Oil on canvas, 40x40cm each
Bloom: 4 seasons
The flowers in my paintings are more than just a beautiful addition to the portrait - they are silent storytellers. Each bloom is chosen with intention, layered with symbolism that adds emotional depth and narrative to the work. They whisper of themes like resilience, memory, love, or loss, offering a second language through color and form. While their outward beauty catches the eye, their true purpose is to echo the hidden layers of the subject’s identity and experience. In this way, the flowers become both an aesthetic element and a vessel for meaning, enriching the portrait beyond what words alone could express.
Oil on canvas, 40x30cm
Seraph
“And as you lay down your grace to me
The skies begin to bleach red
And the stars begin to fall
I feel myself changing
As my world starts dividing I’m going (I’m going, I’m going)
I look upon you one last time
As I
Set my wings on fire(...)”
(“Seraph” DPR IAN)
Oil on canvas, 50x50cm
Misunderstood
Scarlet red dominates this piece - a color of intensity and vulnerability, often misunderstood, much like the subject it represents. It’s balanced by verdigris: that elusive tone “not quite green, not quite blue,” a hue that resists definition. Around these colors, smoke drifts in shifting gradients, carrying the weight of unspoken emotion and internal conflict.

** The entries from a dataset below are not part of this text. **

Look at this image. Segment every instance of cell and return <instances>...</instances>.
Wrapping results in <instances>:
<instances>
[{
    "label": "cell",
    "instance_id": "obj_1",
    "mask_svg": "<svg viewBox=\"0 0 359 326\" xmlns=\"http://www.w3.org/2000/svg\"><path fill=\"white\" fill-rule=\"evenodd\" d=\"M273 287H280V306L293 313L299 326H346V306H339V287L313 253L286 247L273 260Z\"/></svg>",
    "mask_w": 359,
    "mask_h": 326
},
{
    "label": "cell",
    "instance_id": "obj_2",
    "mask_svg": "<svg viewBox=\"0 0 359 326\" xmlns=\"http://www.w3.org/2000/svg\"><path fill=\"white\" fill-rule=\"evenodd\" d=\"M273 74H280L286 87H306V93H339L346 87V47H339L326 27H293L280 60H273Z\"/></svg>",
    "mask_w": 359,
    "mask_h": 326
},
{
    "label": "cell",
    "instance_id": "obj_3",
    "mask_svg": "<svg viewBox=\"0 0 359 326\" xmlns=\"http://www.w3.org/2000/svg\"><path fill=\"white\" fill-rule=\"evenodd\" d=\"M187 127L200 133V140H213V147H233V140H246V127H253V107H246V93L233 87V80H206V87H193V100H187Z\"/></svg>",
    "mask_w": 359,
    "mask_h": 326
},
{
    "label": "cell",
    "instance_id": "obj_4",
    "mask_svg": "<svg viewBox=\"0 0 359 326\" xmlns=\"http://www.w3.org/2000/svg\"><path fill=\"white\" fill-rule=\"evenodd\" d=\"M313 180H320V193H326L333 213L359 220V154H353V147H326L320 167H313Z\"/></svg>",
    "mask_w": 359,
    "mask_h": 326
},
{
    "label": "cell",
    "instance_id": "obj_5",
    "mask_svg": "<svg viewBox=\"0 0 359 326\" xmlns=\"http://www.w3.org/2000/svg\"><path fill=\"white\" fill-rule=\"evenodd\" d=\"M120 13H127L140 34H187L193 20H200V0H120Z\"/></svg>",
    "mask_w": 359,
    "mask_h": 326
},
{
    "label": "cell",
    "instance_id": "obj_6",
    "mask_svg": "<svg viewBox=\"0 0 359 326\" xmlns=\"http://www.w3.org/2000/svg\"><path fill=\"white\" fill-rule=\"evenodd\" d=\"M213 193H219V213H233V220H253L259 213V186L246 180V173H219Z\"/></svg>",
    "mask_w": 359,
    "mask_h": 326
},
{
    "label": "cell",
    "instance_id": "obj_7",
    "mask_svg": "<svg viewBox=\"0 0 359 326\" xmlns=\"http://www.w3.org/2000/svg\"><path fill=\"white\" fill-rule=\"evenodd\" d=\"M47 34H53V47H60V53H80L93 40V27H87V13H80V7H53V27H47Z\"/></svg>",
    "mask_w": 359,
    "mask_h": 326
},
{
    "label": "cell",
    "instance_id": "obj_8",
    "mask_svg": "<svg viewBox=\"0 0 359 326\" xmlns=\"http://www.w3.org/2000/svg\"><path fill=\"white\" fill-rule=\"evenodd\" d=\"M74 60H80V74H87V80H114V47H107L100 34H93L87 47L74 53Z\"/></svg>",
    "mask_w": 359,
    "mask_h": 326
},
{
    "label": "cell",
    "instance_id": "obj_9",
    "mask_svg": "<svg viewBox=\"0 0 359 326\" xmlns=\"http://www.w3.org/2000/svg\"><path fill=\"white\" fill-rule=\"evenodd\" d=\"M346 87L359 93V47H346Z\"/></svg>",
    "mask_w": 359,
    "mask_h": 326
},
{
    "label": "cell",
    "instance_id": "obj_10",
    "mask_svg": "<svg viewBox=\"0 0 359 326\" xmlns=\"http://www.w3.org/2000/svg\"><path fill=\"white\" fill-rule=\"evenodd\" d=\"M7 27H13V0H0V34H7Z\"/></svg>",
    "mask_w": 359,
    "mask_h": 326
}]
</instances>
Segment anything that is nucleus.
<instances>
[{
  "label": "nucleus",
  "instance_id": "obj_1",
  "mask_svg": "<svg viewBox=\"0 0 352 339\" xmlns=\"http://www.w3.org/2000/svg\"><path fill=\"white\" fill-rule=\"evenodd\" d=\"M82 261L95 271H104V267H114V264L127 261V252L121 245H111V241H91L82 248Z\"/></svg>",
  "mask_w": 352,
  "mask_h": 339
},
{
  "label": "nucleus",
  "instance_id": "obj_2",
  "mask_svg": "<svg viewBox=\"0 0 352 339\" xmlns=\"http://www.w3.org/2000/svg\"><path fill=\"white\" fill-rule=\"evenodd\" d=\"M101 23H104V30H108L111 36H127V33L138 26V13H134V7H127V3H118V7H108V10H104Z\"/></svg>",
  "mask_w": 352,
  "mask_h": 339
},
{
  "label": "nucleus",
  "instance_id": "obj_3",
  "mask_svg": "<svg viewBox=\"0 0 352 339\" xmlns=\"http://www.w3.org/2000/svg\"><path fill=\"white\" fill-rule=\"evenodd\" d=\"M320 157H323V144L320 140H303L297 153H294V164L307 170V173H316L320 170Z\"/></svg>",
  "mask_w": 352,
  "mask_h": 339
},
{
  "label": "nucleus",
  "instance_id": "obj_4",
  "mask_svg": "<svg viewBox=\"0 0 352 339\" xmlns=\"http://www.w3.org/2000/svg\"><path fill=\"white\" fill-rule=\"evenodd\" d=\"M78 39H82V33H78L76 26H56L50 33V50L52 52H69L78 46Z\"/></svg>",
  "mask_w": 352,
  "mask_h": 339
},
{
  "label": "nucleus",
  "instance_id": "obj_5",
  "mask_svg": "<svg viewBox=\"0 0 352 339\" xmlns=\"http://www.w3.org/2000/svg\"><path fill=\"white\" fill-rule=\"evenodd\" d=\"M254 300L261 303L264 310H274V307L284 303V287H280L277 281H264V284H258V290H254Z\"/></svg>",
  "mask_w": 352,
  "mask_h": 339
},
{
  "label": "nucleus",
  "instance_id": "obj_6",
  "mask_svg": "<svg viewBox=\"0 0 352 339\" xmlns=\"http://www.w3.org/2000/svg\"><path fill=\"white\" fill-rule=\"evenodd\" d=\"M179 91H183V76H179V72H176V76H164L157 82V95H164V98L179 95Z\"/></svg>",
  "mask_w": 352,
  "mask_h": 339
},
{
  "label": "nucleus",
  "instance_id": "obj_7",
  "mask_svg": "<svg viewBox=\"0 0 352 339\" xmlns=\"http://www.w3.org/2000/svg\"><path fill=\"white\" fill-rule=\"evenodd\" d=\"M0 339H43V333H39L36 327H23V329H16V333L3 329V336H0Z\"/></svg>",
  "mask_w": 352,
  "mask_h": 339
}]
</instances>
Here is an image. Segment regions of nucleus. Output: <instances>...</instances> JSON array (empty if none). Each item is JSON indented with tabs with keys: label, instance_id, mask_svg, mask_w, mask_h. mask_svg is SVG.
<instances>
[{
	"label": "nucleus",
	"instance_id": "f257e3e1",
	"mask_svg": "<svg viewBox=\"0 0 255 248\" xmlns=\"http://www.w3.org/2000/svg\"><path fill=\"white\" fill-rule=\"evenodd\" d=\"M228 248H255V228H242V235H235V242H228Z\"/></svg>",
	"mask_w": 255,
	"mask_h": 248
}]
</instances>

Created during the artist’s ADHD diagnosis, “Misunderstood” reflects on the dual nature of self-expression - where creativity becomes both freedom and confinement. The closed wings at the painting’s center embody this tension: the desire to soar restrained by the structures of identity, expectation, and perception.
Drawing inspiration from DPR IAN’s “Skins” and its haunting refrain, “I’ve never asked to be like this,” the work meditates on difference, sensitivity, and the struggle to exist authentically within systems not built for everyone.
Misunderstood invites viewers to consider the contradictions within themselves - the traits that liberate and limit.